Country children in rural Lancaster County usually did not attend kindergarten. Aunt Ruthie created kindergarten for me as a 5-year-old at Cherry Hill School, close to Milton Grove, PA. I remember bouncing up and down over hills and dales riding in the back seat of her brown Hudson on the way to Cherry Hill. Two or three days a week I learned the alphabet and numbers sitting along side first graders. In the one-room classroom with eight grades, I loved singing: “Good morning merry sunshine, how did you wake so soon? You scared away the little stars and shined away the moon.”

ruthieschoolphoto1940s-copy

Hundreds of students remember Miss Longenecker at the age pictured below at Rheems Elementary School where she taught sixth grade and served as principal. Earlier in her career there, the school board (probably all male) refused to acknowledge her true function as principal and condescendingly referred to her as “head teacher.”

1975-ruthie-schoolphoto-3a_small-copy

It galls me even now to disclose this awful truth, and so I ask:

What title goes to the person (man or woman) who approves the curriculum, supervises textbook orders and presides over faculty meetings, responding to parental complains. It’s the PRINCIPAL I tell you!

 


Host to Refugees and Immigrants

This 1979 photo below shows Grandma Longenecker, Aunt Ruthie and Phuong Le, a refugee from Vietnam, a young girl they welcomed into their home as a daughter. Phuong was the first among dozens who sought shelter from war-torn countries. She made the most of Aunt Ruthie’s mentoring from 1976-1982, later succeeding in a career as a computer programmer and raising a fine family.

→ **DATASET CONTENT**
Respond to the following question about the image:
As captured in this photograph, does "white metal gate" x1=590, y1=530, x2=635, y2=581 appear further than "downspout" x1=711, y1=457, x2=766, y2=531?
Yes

→ **WHAT THE TASK REQUIRES**
According to the text about Aunt Ruthie, what grade did Miss Longenecker teach at Rheems Elementary School? The material above is separate from the text about Aunt Ruthie and is not connected to it.

→ **RIGHT ANSWER**
Sixth grade.